In today’s Denver Post political newsletter “The Spot,” reporter Nic Garcia resurrects a topic that was a brief flashpoint last summer: The demise of Club 20 as a statewide political power. Garcia takes a tone that is oddly deferential to Club 20 and glosses over the reality that the organization made itself irrelevant with a rightward partisan lurch over the last decade:
It has been 205 days since then-Democratic gubernatorial candidate Jared Polis declined to debate his Republican opponent, Walker Stapleton, in front a crowd of Western Slope movers and shakers.
While Polis’ apparent snub of Club 20 meant little to the general public, his calendar conflict sent shock waves through the state’s political class and reinforced – rightly or wrongly – a long-held belief that Colorado Democrats don’t care about the rural parts of the state. [Pols emphasis]
This “Democrats hate rural voters” narrative is what Club 20 has clung to in its desperation to remain relevant, but the truth is much simpler: Polis skipped the group’s annual kiss-the-ring gathering in Grand Junction in 2018 because he and his campaign correctly understood that Club 20 doesn’t represent rural Coloradans any more than groups like the Colorado chapter of the NFIB accurately reflect the interests of everyday small business owners.
Club 20 has long presented itself as the voice of the Western Slope, which might have been true at one point; but in the last several election cycles, Club 20 has consistently favored right-wing candidates and oil and gas interests at the expense of all other constituents. When Club 20 zigged right, it never bothered to turn around to check if anyone else was following along. It is true that the annual Club 20 debates were once a key date on the election calendar; people also used to wear leg warmers in public. Things change.
Last summer, Club 20 complained loudly about Polis’ decision to skip their gubernatorial debate – at one point, calling the decision “simply outrageous” – but the absence of the Democratic nominee did little to hurt his General Election hopes. The Republican Governor’s Association later tried hard to spin the Club 20 snub as a broader diss of the Western Slope…which also went nowhere.

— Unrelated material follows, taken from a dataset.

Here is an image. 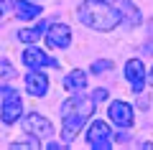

This is the point where we remind you that Polis won the election by nearly 11 points over Republican Walker Stapleton.
Polis is Governor today because he outperformed Stapleton in the more heavily-populated parts of Colorado, but he also held his own on the Western Slope. Take a look at this county-by-county map of the 2018 gubernatorial election via the New York Times. You’ll notice that the left side of the map is not engulfed in a giant swatch of red:
Stapleton carried West Slope counties like Mesa, Delta, and Montrose. But Polis actually came out ahead in counties like Garfield, Routt, and Gunnison. Polis held events all across the Western Slope and did just fine, proving that a statewide candidate can differentiate between the lobby groups and the West Slope voters.
The headline of “The Spot” newsletter posits the wrong question when it asks, “After apparent snub, has Polis regained this group’s trust?” To whatever degree that there is a burden of reconciliation in this case, that responsibility rests solely on Club 20.